Write out each entry once more so that it matches the original exactly.

** RECORDS TO PROCESS follows **

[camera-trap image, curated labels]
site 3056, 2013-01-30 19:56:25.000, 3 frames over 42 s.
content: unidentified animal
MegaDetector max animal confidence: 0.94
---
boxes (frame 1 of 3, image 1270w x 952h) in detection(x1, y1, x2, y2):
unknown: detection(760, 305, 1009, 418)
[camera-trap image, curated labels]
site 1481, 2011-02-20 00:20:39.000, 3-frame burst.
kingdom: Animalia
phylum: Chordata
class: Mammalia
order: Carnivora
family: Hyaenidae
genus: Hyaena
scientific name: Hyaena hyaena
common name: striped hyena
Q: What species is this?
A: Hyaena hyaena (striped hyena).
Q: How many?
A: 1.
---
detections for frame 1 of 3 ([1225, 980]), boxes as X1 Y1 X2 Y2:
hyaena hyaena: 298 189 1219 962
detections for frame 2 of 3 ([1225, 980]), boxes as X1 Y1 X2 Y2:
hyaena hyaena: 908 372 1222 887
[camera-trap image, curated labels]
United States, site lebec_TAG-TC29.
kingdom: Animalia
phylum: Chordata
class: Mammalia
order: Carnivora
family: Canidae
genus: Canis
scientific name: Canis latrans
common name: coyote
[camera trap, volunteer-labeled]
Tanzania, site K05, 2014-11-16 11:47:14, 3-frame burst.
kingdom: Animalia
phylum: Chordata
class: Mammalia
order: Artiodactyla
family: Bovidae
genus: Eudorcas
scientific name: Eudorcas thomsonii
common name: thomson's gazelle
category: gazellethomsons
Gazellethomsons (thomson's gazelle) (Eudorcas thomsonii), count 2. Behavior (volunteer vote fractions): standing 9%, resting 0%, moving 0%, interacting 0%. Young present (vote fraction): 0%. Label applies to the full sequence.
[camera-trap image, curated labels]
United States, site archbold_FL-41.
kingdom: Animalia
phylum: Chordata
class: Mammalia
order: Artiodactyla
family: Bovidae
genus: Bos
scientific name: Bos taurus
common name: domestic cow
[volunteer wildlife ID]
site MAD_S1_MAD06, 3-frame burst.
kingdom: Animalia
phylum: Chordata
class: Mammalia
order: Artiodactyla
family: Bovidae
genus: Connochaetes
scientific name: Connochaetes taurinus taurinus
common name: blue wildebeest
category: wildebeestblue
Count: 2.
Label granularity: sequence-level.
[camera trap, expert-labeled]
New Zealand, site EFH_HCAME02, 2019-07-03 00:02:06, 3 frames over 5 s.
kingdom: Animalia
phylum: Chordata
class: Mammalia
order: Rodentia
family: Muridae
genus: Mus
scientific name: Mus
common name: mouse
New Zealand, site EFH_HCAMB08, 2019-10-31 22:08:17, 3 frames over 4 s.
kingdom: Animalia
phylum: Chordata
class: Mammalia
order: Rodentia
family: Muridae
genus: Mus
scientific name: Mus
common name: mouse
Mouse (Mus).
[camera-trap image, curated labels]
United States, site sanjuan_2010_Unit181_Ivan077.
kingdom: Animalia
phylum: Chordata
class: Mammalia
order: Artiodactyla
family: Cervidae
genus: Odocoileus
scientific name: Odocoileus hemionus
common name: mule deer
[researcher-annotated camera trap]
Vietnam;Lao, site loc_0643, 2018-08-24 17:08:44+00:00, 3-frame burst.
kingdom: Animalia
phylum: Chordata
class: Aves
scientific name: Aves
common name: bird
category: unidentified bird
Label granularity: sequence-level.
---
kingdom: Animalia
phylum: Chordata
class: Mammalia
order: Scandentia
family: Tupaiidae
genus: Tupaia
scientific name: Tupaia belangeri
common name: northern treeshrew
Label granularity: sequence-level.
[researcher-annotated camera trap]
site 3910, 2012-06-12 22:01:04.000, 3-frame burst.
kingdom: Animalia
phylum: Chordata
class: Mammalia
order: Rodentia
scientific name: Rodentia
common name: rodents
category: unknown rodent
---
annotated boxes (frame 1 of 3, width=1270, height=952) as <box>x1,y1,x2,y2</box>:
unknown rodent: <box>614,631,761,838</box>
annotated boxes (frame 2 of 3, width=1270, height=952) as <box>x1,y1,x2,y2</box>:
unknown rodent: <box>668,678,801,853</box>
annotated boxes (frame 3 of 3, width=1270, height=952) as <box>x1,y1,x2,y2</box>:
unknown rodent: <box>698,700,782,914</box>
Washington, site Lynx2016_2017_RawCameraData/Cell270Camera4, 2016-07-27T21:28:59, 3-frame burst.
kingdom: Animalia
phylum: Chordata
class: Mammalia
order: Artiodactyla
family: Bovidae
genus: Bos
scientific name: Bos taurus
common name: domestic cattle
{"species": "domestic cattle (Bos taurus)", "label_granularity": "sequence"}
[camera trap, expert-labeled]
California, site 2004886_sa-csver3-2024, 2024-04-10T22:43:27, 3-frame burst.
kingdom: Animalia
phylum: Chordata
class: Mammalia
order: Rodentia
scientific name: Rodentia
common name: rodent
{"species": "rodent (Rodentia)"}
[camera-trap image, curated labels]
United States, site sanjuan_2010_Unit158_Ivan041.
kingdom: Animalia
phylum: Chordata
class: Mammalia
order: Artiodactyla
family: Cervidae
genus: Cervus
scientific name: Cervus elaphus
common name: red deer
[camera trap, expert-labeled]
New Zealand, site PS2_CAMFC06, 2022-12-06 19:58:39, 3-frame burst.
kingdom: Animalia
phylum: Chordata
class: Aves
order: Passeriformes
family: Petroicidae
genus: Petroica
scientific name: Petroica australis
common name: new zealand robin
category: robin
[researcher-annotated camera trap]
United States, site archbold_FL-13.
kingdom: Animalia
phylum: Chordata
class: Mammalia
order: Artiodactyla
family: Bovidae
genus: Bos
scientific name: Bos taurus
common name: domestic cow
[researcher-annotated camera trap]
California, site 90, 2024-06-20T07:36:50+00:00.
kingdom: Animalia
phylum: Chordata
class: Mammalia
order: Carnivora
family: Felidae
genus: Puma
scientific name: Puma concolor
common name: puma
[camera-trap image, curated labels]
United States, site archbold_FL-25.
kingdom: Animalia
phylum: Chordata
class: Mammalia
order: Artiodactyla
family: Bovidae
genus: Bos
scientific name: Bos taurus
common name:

** End of RECORDS TO PROCESS **

### YOUR SOLUTION
[camera-trap image, curated labels]
site 3056, 2013-01-30 19:56:25.000, 3 frames over 42 s.
content: unidentified animal
MegaDetector max animal confidence: 0.94
---
boxes (frame 1 of 3, image 1270w x 952h) in detection(x1, y1, x2, y2):
unknown: detection(760, 305, 1009, 418)
[camera-trap image, curated labels]
site 1481, 2011-02-20 00:20:39.000, 3-frame burst.
kingdom: Animalia
phylum: Chordata
class: Mammalia
order: Carnivora
family: Hyaenidae
genus: Hyaena
scientific name: Hyaena hyaena
common name: striped hyena
Q: What species is this?
A: Hyaena hyaena (striped hyena).
Q: How many?
A: 1.
---
detections for frame 1 of 3 ([1225, 980]), boxes as X1 Y1 X2 Y2:
hyaena hyaena: 298 189 1219 962
detections for frame 2 of 3 ([1225, 980]), boxes as X1 Y1 X2 Y2:
hyaena hyaena: 908 372 1222 887
[camera-trap image, curated labels]
United States, site lebec_TAG-TC29.
kingdom: Animalia
phylum: Chordata
class: Mammalia
order: Carnivora
family: Canidae
genus: Canis
scientific name: Canis latrans
common name: coyote
[camera trap, volunteer-labeled]
Tanzania, site K05, 2014-11-16 11:47:14, 3-frame burst.
kingdom: Animalia
phylum: Chordata
class: Mammalia
order: Artiodactyla
family: Bovidae
genus: Eudorcas
scientific name: Eudorcas thomsonii
common name: thomson's gazelle
category: gazellethomsons
Gazellethomsons (thomson's gazelle) (Eudorcas thomsonii), count 2. Behavior (volunteer vote fractions): standing 9%, resting 0%, moving 0%, interacting 0%. Young present (vote fraction): 0%. Label applies to the full sequence.
[camera-trap image, curated labels]
United States, site archbold_FL-41.
kingdom: Animalia
phylum: Chordata
class: Mammalia
order: Artiodactyla
family: Bovidae
genus: Bos
scientific name: Bos taurus
common name: domestic cow
[volunteer wildlife ID]
site MAD_S1_MAD06, 3-frame burst.
kingdom: Animalia
phylum: Chordata
class: Mammalia
order: Artiodactyla
family: Bovidae
genus: Connochaetes
scientific name: Connochaetes taurinus taurinus
common name: blue wildebeest
category: wildebeestblue
Count: 2.
Label granularity: sequence-level.
[camera trap, expert-labeled]
New Zealand, site EFH_HCAME02, 2019-07-03 00:02:06, 3 frames over 5 s.
kingdom: Animalia
phylum: Chordata
class: Mammalia
order: Rodentia
family: Muridae
genus: Mus
scientific name: Mus
common name: mouse
New Zealand, site EFH_HCAMB08, 2019-10-31 22:08:17, 3 frames over 4 s.
kingdom: Animalia
phylum: Chordata
class: Mammalia
order: Rodentia
family: Muridae
genus: Mus
scientific name: Mus
common name: mouse
Mouse (Mus).
[camera-trap image, curated labels]
United States, site sanjuan_2010_Unit181_Ivan077.
kingdom: Animalia
phylum: Chordata
class: Mammalia
order: Artiodactyla
family: Cervidae
genus: Odocoileus
scientific name: Odocoileus hemionus
common name: mule deer
[researcher-annotated camera trap]
Vietnam;Lao, site loc_0643, 2018-08-24 17:08:44+00:00, 3-frame burst.
kingdom: Animalia
phylum: Chordata
class: Aves
scientific name: Aves
common name: bird
category: unidentified bird
Label granularity: sequence-level.
---
kingdom: Animalia
phylum: Chordata
class: Mammalia
order: Scandentia
family: Tupaiidae
genus: Tupaia
scientific name: Tupaia belangeri
common name: northern treeshrew
Label granularity: sequence-level.
[researcher-annotated camera trap]
site 3910, 2012-06-12 22:01:04.000, 3-frame burst.
kingdom: Animalia
phylum: Chordata
class: Mammalia
order: Rodentia
scientific name: Rodentia
common name: rodents
category: unknown rodent
---
annotated boxes (frame 1 of 3, width=1270, height=952) as <box>x1,y1,x2,y2</box>:
unknown rodent: <box>614,631,761,838</box>
annotated boxes (frame 2 of 3, width=1270, height=952) as <box>x1,y1,x2,y2</box>:
unknown rodent: <box>668,678,801,853</box>
annotated boxes (frame 3 of 3, width=1270, height=952) as <box>x1,y1,x2,y2</box>:
unknown rodent: <box>698,700,782,914</box>
Washington, site Lynx2016_2017_RawCameraData/Cell270Camera4, 2016-07-27T21:28:59, 3-frame burst.
kingdom: Animalia
phylum: Chordata
class: Mammalia
order: Artiodactyla
family: Bovidae
genus: Bos
scientific name: Bos taurus
common name: domestic cattle
{"species": "domestic cattle (Bos taurus)", "label_granularity": "sequence"}
[camera trap, expert-labeled]
California, site 2004886_sa-csver3-2024, 2024-04-10T22:43:27, 3-frame burst.
kingdom: Animalia
phylum: Chordata
class: Mammalia
order: Rodentia
scientific name: Rodentia
common name: rodent
{"species": "rodent (Rodentia)"}
[camera-trap image, curated labels]
United States, site sanjuan_2010_Unit158_Ivan041.
kingdom: Animalia
phylum: Chordata
class: Mammalia
order: Artiodactyla
family: Cervidae
genus: Cervus
scientific name: Cervus elaphus
common name: red deer
[camera trap, expert-labeled]
New Zealand, site PS2_CAMFC06, 2022-12-06 19:58:39, 3-frame burst.
kingdom: Animalia
phylum: Chordata
class: Aves
order: Passeriformes
family: Petroicidae
genus: Petroica
scientific name: Petroica australis
common name: new zealand robin
category: robin
[researcher-annotated camera trap]
United States, site archbold_FL-13.
kingdom: Animalia
phylum: Chordata
class: Mammalia
order: Artiodactyla
family: Bovidae
genus: Bos
scientific name: Bos taurus
common name: domestic cow
[researcher-annotated camera trap]
California, site 90, 2024-06-20T07:36:50+00:00.
kingdom: Animalia
phylum: Chordata
class: Mammalia
order: Carnivora
family: Felidae
genus: Puma
scientific name: Puma concolor
common name: puma
[camera-trap image, curated labels]
United States, site archbold_FL-25.
kingdom: Animalia
phylum: Chordata
class: Mammalia
order: Artiodactyla
family: Bovidae
genus: Bos
scientific name: Bos taurus
common name:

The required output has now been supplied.